WORK TO BE COMPLETED
Please copy the material under this line exactly, keeping every line.

PROVIDED DATA
____
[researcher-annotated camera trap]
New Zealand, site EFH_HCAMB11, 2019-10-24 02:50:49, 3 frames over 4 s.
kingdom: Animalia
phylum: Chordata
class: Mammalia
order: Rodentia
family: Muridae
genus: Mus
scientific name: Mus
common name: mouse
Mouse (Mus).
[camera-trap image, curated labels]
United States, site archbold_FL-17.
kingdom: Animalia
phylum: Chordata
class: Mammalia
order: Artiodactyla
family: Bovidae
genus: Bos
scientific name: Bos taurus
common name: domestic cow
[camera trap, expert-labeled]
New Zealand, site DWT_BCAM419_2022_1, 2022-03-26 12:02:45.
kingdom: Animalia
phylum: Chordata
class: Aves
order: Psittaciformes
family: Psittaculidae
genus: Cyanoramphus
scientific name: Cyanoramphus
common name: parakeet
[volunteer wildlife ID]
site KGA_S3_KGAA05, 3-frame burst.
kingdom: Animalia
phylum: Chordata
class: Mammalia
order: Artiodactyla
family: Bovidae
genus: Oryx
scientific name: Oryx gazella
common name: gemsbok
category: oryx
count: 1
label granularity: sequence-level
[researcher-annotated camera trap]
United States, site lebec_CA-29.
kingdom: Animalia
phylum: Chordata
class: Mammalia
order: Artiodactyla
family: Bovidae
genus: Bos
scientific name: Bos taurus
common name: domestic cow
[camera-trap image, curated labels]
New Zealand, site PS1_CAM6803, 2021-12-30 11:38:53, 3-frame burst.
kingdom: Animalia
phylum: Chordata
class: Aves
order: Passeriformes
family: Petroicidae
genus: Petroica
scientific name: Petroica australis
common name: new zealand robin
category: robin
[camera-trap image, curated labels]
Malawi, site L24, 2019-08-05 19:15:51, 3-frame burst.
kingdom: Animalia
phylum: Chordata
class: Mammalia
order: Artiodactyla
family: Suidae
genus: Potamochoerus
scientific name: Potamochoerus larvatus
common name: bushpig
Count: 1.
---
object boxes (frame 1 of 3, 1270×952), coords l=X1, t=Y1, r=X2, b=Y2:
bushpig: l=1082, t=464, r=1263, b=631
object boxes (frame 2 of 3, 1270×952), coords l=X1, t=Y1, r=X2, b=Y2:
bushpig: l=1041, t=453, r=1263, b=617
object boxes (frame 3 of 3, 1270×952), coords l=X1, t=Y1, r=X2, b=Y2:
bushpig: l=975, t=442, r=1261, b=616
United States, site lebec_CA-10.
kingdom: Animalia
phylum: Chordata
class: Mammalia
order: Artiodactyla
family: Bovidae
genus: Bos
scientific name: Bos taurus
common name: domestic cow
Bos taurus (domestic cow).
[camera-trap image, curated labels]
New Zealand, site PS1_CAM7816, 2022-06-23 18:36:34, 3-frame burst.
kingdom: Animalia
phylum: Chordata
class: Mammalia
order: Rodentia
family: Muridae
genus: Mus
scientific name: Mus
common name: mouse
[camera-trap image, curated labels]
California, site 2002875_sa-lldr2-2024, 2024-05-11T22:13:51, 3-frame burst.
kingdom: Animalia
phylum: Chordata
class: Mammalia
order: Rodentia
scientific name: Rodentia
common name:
____
RESULT OF THIS TASK
[researcher-annotated camera trap]
New Zealand, site EFH_HCAMB11, 2019-10-24 02:50:49, 3 frames over 4 s.
kingdom: Animalia
phylum: Chordata
class: Mammalia
order: Rodentia
family: Muridae
genus: Mus
scientific name: Mus
common name: mouse
Mouse (Mus).
[camera-trap image, curated labels]
United States, site archbold_FL-17.
kingdom: Animalia
phylum: Chordata
class: Mammalia
order: Artiodactyla
family: Bovidae
genus: Bos
scientific name: Bos taurus
common name: domestic cow
[camera trap, expert-labeled]
New Zealand, site DWT_BCAM419_2022_1, 2022-03-26 12:02:45.
kingdom: Animalia
phylum: Chordata
class: Aves
order: Psittaciformes
family: Psittaculidae
genus: Cyanoramphus
scientific name: Cyanoramphus
common name: parakeet
[volunteer wildlife ID]
site KGA_S3_KGAA05, 3-frame burst.
kingdom: Animalia
phylum: Chordata
class: Mammalia
order: Artiodactyla
family: Bovidae
genus: Oryx
scientific name: Oryx gazella
common name: gemsbok
category: oryx
count: 1
label granularity: sequence-level
[researcher-annotated camera trap]
United States, site lebec_CA-29.
kingdom: Animalia
phylum: Chordata
class: Mammalia
order: Artiodactyla
family: Bovidae
genus: Bos
scientific name: Bos taurus
common name: domestic cow
[camera-trap image, curated labels]
New Zealand, site PS1_CAM6803, 2021-12-30 11:38:53, 3-frame burst.
kingdom: Animalia
phylum: Chordata
class: Aves
order: Passeriformes
family: Petroicidae
genus: Petroica
scientific name: Petroica australis
common name: new zealand robin
category: robin
[camera-trap image, curated labels]
Malawi, site L24, 2019-08-05 19:15:51, 3-frame burst.
kingdom: Animalia
phylum: Chordata
class: Mammalia
order: Artiodactyla
family: Suidae
genus: Potamochoerus
scientific name: Potamochoerus larvatus
common name: bushpig
Count: 1.
---
object boxes (frame 1 of 3, 1270×952), coords l=X1, t=Y1, r=X2, b=Y2:
bushpig: l=1082, t=464, r=1263, b=631
object boxes (frame 2 of 3, 1270×952), coords l=X1, t=Y1, r=X2, b=Y2:
bushpig: l=1041, t=453, r=1263, b=617
object boxes (frame 3 of 3, 1270×952), coords l=X1, t=Y1, r=X2, b=Y2:
bushpig: l=975, t=442, r=1261, b=616
United States, site lebec_CA-10.
kingdom: Animalia
phylum: Chordata
class: Mammalia
order: Artiodactyla
family: Bovidae
genus: Bos
scientific name: Bos taurus
common name: domestic cow
Bos taurus (domestic cow).
[camera-trap image, curated labels]
New Zealand, site PS1_CAM7816, 2022-06-23 18:36:34, 3-frame burst.
kingdom: Animalia
phylum: Chordata
class: Mammalia
order: Rodentia
family: Muridae
genus: Mus
scientific name: Mus
common name: mouse
[camera-trap image, curated labels]
California, site 2002875_sa-lldr2-2024, 2024-05-11T22:13:51, 3-frame burst.
kingdom: Animalia
phylum: Chordata
class: Mammalia
order: Rodentia
scientific name: Rodentia
common name:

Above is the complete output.